One note, for a 10-year-old, Bobby seems to see-saw back and forth between a 5 year old and a 12 year old. Try to stay consistent with the age appropriate dialog and omit tags like "Little Bobby" when you've got a young character over 8 years old. it makes it more realistic.

Otherwise, good job. I hope the family can weather that surprise.
Stacy Wells 06/04/09
I agree with the other comment, but maybe I'm around the wrong ten year olds. Or maybe you were trying to give it a "Brady Bunch" feel, everything is too good to be true.

It was an awesome twist and certainly made a sweet day bitter. I was left wonderding why the 13 year old wasn't with the rest of the picture perfect family. That is a good thing, your story wasn't forgettable.
Gregory Kane06/06/09
Likewise I approached the ending wondering where the bitterness was. Your surprise would be improved by a reference or two to Roberta earlier in the story, perhaps by having the mother worry aloud whether she was okay.

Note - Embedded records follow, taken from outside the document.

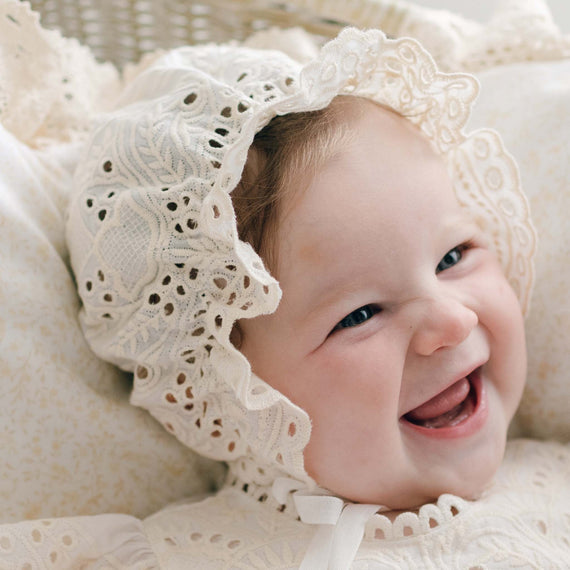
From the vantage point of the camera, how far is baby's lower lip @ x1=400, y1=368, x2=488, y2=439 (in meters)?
0.92

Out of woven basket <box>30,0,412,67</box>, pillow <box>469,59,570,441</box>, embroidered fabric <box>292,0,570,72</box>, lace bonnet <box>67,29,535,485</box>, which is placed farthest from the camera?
woven basket <box>30,0,412,67</box>

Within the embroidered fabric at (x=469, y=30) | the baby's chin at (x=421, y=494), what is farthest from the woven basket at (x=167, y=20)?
the baby's chin at (x=421, y=494)

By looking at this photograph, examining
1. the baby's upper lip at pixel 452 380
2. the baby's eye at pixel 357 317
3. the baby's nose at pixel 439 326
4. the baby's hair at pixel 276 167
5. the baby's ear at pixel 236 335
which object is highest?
the baby's hair at pixel 276 167

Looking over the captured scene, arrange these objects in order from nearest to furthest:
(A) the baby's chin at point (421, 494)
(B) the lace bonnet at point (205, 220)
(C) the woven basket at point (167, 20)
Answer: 1. (B) the lace bonnet at point (205, 220)
2. (A) the baby's chin at point (421, 494)
3. (C) the woven basket at point (167, 20)

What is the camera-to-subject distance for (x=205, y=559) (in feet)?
3.09

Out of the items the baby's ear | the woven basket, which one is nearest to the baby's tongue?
the baby's ear

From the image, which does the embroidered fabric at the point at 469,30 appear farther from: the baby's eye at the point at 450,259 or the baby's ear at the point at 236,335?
the baby's ear at the point at 236,335

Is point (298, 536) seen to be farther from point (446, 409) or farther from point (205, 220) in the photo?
point (205, 220)

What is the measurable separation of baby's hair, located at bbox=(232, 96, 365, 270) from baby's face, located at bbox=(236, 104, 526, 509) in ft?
0.05

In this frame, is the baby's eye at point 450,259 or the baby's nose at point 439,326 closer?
the baby's nose at point 439,326

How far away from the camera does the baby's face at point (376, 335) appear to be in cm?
87

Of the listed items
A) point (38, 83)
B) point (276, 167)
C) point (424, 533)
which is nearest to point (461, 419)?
point (424, 533)

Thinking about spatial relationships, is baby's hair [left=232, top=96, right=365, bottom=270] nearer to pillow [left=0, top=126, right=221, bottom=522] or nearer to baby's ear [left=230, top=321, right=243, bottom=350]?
baby's ear [left=230, top=321, right=243, bottom=350]

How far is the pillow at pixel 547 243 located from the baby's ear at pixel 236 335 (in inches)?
20.4
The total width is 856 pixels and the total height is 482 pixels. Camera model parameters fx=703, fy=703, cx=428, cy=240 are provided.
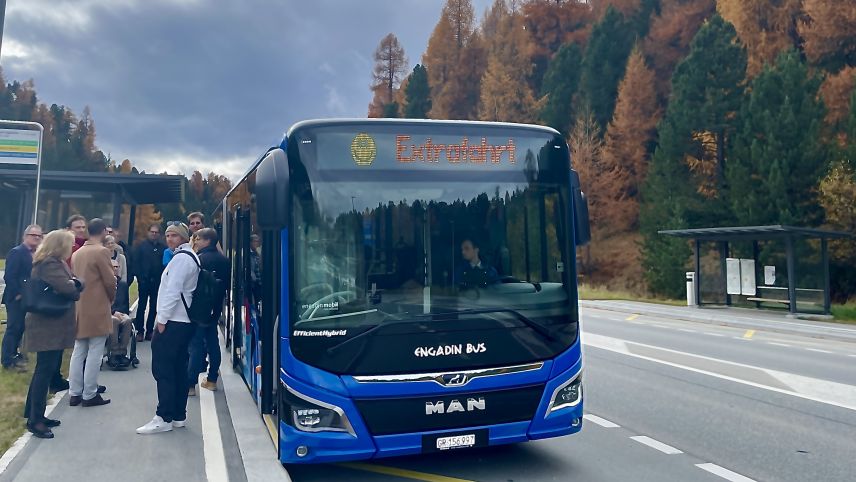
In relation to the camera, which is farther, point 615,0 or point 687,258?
point 615,0

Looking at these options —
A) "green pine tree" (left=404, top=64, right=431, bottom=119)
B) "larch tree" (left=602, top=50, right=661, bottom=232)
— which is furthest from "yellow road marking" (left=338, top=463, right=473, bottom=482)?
"green pine tree" (left=404, top=64, right=431, bottom=119)

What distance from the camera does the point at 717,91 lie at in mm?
41469

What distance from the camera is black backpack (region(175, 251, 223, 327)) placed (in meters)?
6.51

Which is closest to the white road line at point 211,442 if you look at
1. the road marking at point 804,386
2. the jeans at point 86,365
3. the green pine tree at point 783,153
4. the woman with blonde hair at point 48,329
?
the jeans at point 86,365

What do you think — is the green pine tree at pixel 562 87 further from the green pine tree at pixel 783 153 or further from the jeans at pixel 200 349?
the jeans at pixel 200 349

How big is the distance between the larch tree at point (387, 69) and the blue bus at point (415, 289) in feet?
261

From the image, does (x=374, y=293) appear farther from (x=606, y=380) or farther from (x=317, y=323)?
(x=606, y=380)

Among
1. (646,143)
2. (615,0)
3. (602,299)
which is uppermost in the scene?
(615,0)

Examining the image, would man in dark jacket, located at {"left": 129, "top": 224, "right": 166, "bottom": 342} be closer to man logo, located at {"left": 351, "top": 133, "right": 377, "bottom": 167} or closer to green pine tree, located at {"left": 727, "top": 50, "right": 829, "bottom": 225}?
man logo, located at {"left": 351, "top": 133, "right": 377, "bottom": 167}

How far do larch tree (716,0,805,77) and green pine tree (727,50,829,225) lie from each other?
9.15m

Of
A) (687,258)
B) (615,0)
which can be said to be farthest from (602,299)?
(615,0)

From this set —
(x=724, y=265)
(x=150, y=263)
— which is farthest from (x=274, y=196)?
(x=724, y=265)

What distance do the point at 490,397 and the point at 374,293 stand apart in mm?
1124

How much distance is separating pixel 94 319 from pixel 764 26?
46.8 metres
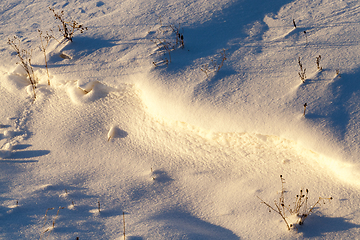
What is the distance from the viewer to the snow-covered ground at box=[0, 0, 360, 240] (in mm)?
2566

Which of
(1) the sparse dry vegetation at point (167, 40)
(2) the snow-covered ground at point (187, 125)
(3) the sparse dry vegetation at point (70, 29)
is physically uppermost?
(3) the sparse dry vegetation at point (70, 29)

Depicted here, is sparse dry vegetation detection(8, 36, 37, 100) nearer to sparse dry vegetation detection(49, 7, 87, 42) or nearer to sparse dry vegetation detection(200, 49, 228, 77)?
sparse dry vegetation detection(49, 7, 87, 42)

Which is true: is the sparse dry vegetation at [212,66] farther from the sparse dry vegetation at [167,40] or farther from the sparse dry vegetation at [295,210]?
the sparse dry vegetation at [295,210]

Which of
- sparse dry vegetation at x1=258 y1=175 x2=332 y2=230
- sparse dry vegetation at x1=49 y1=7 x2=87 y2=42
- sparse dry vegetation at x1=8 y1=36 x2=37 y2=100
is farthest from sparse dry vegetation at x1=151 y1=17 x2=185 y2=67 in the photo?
sparse dry vegetation at x1=258 y1=175 x2=332 y2=230

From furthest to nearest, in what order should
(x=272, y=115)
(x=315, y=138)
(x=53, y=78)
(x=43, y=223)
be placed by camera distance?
(x=53, y=78) → (x=272, y=115) → (x=315, y=138) → (x=43, y=223)

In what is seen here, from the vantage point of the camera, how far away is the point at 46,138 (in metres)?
3.55

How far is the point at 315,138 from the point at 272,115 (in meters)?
0.46

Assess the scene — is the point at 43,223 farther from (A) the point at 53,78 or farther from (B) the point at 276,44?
(B) the point at 276,44

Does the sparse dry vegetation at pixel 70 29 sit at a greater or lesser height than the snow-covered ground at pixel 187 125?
greater

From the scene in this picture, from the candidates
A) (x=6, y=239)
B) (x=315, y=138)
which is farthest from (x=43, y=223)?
(x=315, y=138)

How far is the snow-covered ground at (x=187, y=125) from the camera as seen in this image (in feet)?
8.42

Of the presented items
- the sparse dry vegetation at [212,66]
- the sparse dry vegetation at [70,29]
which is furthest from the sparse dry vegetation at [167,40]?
the sparse dry vegetation at [70,29]

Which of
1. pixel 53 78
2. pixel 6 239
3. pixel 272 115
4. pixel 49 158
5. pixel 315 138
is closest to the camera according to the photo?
pixel 6 239

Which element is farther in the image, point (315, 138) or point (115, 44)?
point (115, 44)
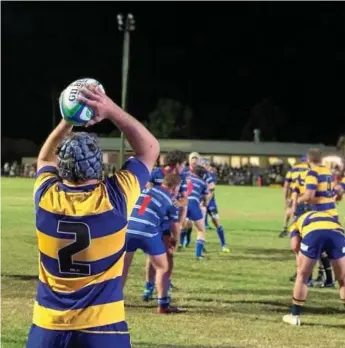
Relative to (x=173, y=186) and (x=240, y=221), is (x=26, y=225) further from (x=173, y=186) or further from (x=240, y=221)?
(x=173, y=186)

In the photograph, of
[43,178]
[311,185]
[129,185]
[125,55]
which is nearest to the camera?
[129,185]

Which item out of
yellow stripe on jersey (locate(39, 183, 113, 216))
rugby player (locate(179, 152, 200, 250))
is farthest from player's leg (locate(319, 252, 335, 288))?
yellow stripe on jersey (locate(39, 183, 113, 216))

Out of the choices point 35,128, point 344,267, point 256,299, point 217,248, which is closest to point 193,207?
point 217,248

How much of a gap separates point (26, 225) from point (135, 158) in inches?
679

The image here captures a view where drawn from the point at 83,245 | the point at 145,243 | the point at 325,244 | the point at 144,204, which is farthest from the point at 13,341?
the point at 83,245

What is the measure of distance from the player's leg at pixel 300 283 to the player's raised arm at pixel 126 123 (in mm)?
4888

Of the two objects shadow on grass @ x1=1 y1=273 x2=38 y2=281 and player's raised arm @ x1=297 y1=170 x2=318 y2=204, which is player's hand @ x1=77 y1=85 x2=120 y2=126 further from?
shadow on grass @ x1=1 y1=273 x2=38 y2=281

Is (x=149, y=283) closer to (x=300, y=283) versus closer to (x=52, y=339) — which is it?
(x=300, y=283)

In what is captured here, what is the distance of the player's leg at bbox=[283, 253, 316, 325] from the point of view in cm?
859

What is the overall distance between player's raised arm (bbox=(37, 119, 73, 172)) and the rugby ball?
0.24m

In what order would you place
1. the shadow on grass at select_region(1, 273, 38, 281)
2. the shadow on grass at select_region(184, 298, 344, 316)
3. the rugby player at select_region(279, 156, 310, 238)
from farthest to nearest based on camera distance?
the rugby player at select_region(279, 156, 310, 238) → the shadow on grass at select_region(1, 273, 38, 281) → the shadow on grass at select_region(184, 298, 344, 316)

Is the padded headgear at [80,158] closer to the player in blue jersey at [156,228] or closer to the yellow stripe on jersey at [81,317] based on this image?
the yellow stripe on jersey at [81,317]

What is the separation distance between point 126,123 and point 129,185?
34 centimetres

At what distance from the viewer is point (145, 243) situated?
8875 millimetres
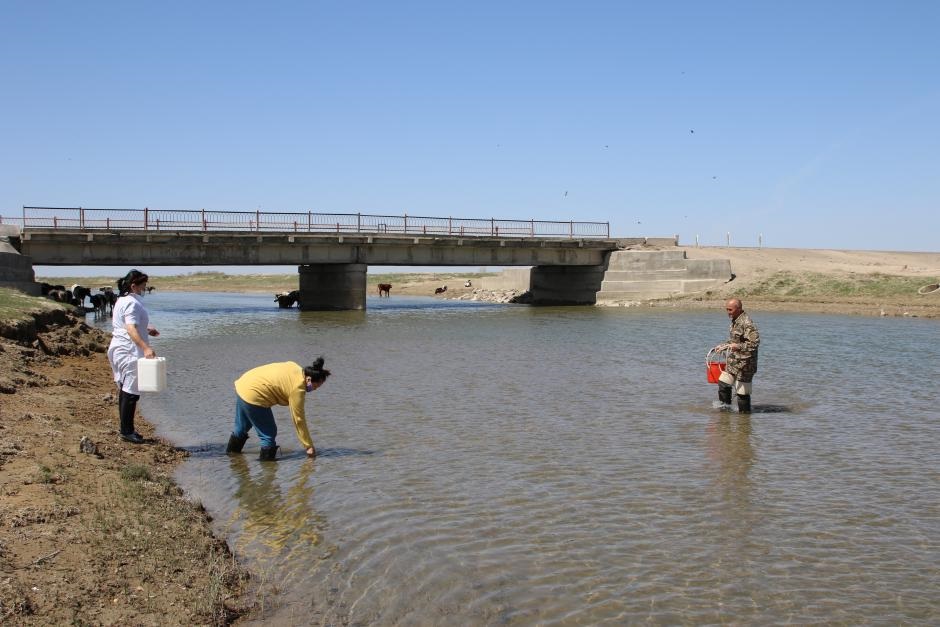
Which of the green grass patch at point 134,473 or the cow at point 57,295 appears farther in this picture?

Nevertheless an energetic story - almost makes me want to make a fool of myself on the slopes!
diana kay06/10/09
I liked this we have all been there in the car with a child impatient to get there! I agree I thought he was about 6 or seven and then when he skied to be 13 or so but the little sparrow description dd not fit. I liked the tension. I hoped he was not going to have an accident and be airlifted off the mountain. I think you should have made daughter older 16 maybe because it does not quite work otherwise.